Extend the short piece about giving animals their own newspaper section, picking up right after its final sentence.

DOCUMENT EXTRACT:
·····
I wish there were one section of the newspaper (at least the major dailies or weekend editions of said dailies) that was devoted entirely to animals. Considering how many American homes contain animals, and how many people love animals even if they can't live with them due to housing restrictions and whatnot, it seems to me there should be a popular call for the material we write--beyond the "lite and fluffy" Home & Garden section. But, having worked in the newspaper business--I have to have a "day job" to support my writing addiction--I understand the relationship of ad space to copy space and the unfortunately pressing need newspaper publishers feel to make a profit, whatever the cost.
I guess we just keep writing our columns and let them end up where they may. It's all print credits on your resume, whether it's in Home & Garden or the special pet care advertising supplement in the local weekly (where two pieces I wrote ended up last fall), or on the world wide web.
I'm nursing a secret hope that the recent trendiness of LOLcats will bring the spotlight to other cat- (or animal-) related content generated on the Internet.
·····
THE DATA:
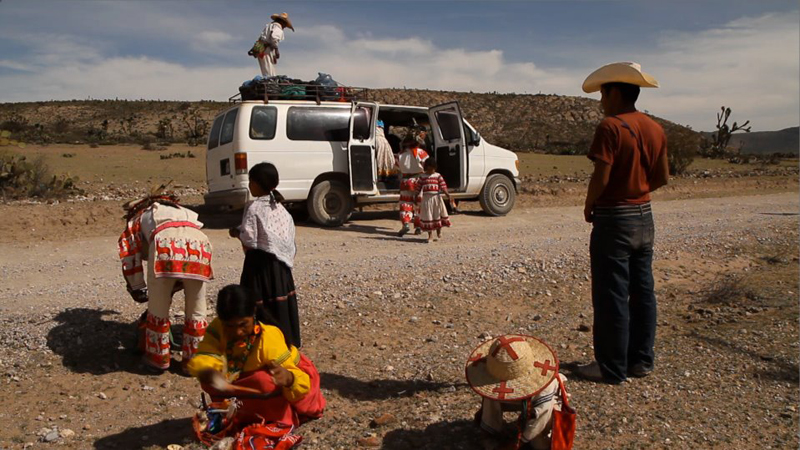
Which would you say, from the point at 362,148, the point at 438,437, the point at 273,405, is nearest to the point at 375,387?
the point at 438,437

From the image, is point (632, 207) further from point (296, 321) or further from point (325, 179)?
point (325, 179)

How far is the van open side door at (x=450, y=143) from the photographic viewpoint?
12.2 m

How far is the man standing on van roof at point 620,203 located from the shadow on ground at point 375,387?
3.59ft

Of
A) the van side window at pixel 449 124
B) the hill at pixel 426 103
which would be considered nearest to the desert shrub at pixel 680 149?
the van side window at pixel 449 124

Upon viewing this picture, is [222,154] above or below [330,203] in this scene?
above

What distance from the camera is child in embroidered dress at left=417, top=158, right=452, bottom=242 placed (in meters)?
10.0

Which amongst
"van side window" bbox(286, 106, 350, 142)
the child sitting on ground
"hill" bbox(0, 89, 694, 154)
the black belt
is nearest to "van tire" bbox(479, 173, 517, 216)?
"van side window" bbox(286, 106, 350, 142)

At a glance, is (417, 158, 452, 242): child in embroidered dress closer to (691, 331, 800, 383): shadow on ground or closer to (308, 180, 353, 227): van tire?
(308, 180, 353, 227): van tire

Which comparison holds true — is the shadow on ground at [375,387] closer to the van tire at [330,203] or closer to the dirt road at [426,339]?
the dirt road at [426,339]

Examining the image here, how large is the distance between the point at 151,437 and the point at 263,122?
7.28 metres

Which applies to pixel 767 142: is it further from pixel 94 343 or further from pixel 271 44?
pixel 94 343

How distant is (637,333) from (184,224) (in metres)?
3.29

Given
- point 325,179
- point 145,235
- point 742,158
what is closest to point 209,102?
point 742,158

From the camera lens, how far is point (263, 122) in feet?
34.6
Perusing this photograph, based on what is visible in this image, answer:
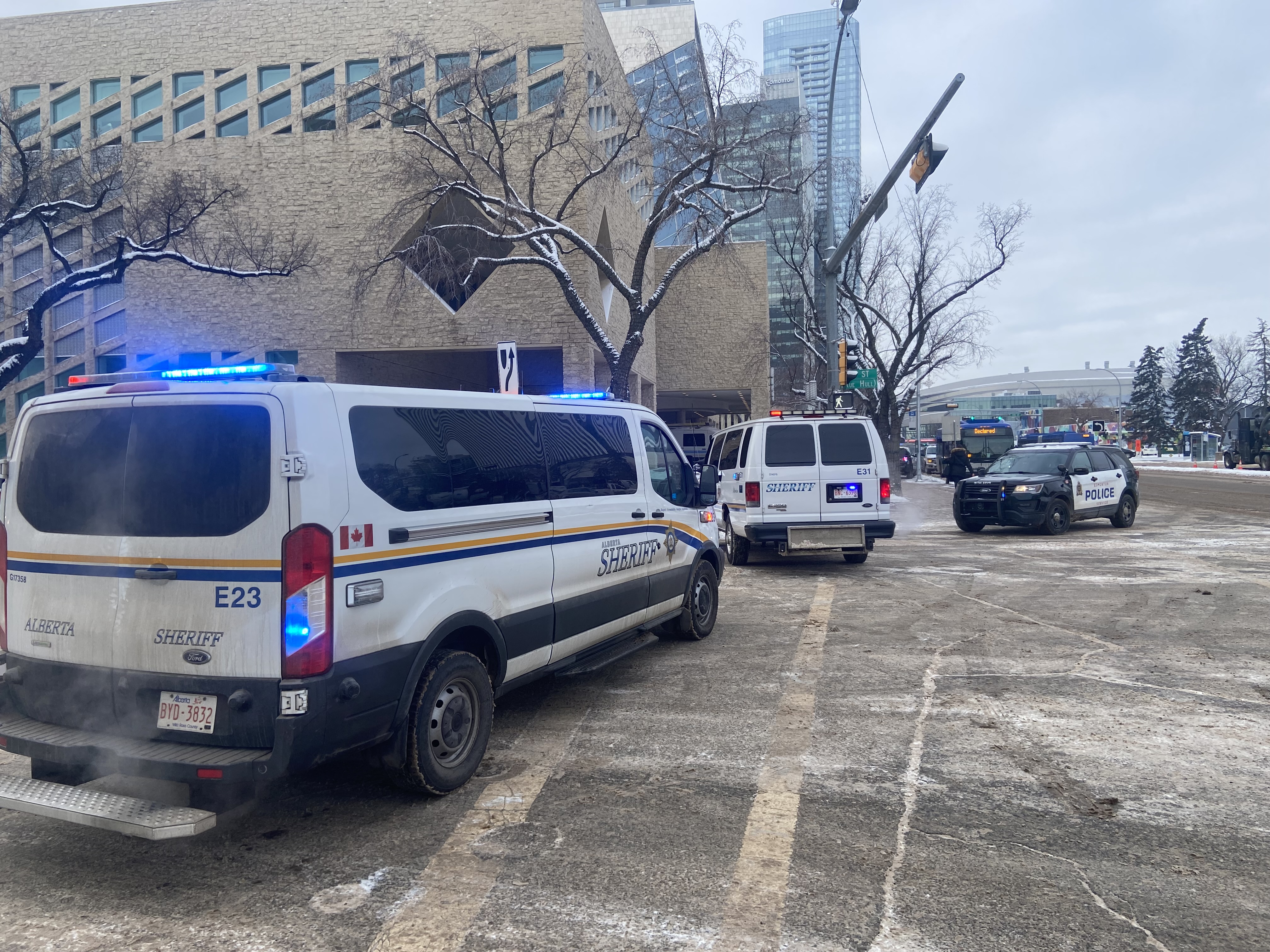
·····
ANSWER BELOW:
JaneA July 31st, 2007 10:42:00 AM
Actually, pets made the cover story of the new BusinessWeek that just came yesterday! ("The Pet Economy", August 6, 2007.)
kate7047 July 31st, 2007 07:09:00 PM
Kind of funny, in a place like Miami, that the three remaining newspaper subscribers don't tell the editors that Tropical Life is neatly balanced by Tropical Death without all this sci/tech mumbojumbo. Not much science, even under "health" there. I suspect this means one subscriber is buying it for the comics, one is buying it out of perverse love for inky box scores, and the other one has quietly died without anyone noticing. So goes the newspaper business.
Are you on Saturday? What day is the human health ("cavalcade of obesity!") stuff running?
They've got plenty of health columnists, so maybe you stand out better running on lawn-and-garden day.
If you had your druthers, what context would you like to see it run in? (Where I live, you'd be somewhere between Matt Fox & Sherri Hiller and the Car Talk guys. A weird spot, but both columns have plenty of readers.)
Thing One July 31st, 2007 09:04:00 PM
Thing One: I seem to have plenty of readers. Perhaps that's because it runs on Sundays. And perhaps, as you point out, because the section it runs in is a popular one. I'd lprefer to see it in the weekly health supplement but I'm sure I wouldn't get as many readers. A fine point, Thing Obe.